PROMPT: Once the line with "family: Bovidae" is found, return it along with every line after it, exactly, through the end of the material.
____
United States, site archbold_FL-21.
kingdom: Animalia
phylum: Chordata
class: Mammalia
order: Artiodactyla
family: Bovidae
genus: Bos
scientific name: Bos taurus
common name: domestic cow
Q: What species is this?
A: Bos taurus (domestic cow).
____
EXPECTED OUTPUT:
family: Bovidae
genus: Bos
scientific name: Bos taurus
common name: domestic cow
Q: What species is this?
A: Bos taurus (domestic cow).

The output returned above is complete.